Nigerian Beach Horrors: Little Bee
“You live in a world of machines and you dream of things with beating hearts. We dream of machines, because we see where beating hearts have left us.” – Little Bee
Little Bee Quick Summary: A Nigerian girl attempts to escape the horrors of her village, but finds new horrors on a beach where not even a white English couple can completely save her. She haunts their thoughts and remains part of their lives.
3-Sentence Review: You spend part of the book waiting to find out about the horrors on the beach. After you discover what you need to know, you think, well what more is there? Cleave doesn’t hesitate to give you the details you didn’t even think about knowing. Grade: A
Excerpt: But that is the way it is with killers, I suppose.

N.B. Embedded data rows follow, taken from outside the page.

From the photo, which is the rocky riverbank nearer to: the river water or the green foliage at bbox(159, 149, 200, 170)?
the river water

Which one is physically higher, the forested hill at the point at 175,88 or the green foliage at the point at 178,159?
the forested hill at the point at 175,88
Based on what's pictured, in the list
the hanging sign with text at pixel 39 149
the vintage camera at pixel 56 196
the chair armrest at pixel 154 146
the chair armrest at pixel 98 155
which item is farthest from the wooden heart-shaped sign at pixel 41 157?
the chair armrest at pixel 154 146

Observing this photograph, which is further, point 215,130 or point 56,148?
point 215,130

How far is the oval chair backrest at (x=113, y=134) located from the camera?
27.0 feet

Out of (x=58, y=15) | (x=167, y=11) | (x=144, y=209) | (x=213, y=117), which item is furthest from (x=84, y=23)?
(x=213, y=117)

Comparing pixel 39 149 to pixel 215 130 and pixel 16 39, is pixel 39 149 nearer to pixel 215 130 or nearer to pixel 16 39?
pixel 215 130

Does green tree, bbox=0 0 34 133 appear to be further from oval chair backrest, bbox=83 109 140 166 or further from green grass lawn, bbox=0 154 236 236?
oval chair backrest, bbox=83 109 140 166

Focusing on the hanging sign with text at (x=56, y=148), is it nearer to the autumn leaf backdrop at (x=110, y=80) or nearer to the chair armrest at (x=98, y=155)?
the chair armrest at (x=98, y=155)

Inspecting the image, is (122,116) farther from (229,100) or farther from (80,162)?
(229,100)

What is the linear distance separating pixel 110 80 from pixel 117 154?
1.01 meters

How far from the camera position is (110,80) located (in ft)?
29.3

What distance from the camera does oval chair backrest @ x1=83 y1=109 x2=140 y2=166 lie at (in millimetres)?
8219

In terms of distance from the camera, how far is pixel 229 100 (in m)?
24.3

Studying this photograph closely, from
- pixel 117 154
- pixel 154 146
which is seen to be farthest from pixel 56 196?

What is the end of all innocence for you is just another Tuesday morning for them, and they walk off back to their planet of death giving no more though to the world of the living than we would give to any other tourist destination: a place to be briefly visited and returned from with souvenirs and a haunting sensation that we could have paid less for them.
Chris Cleave talks about his personal reason for writing the novel:Yes, there was a chance encounter that really shook me up. Around fifteen years ago I was working as a casual labourer over the university summer vacation, and for three days I worked in the canteen of Campsfield House in Oxfordshire. It’s a detention centre for asylum seekers – a prison, if you like, full of people who haven’t committed a crime. I’d been living within ten miles of the place for three years and didn’t even know it existed. The conditions in there were very distressing. I got talking with asylum seekers who’d been through hell and were likely to be sent back to hell. Some of them were beautiful characters and it was deeply upsetting to see how we were treating them. When we imprison the innocent we make them ill, and when we deport them it’s often a death sentence. I knew I had to write about it, because it’s such a dirty secret. And I knew I had to show the unexpected humour of these refugees wherever I could, and to make the book an enjoyable and compelling read – because otherwise people’s eyes would glaze over. (full interview)
On to the next one. Happy reading, y’all.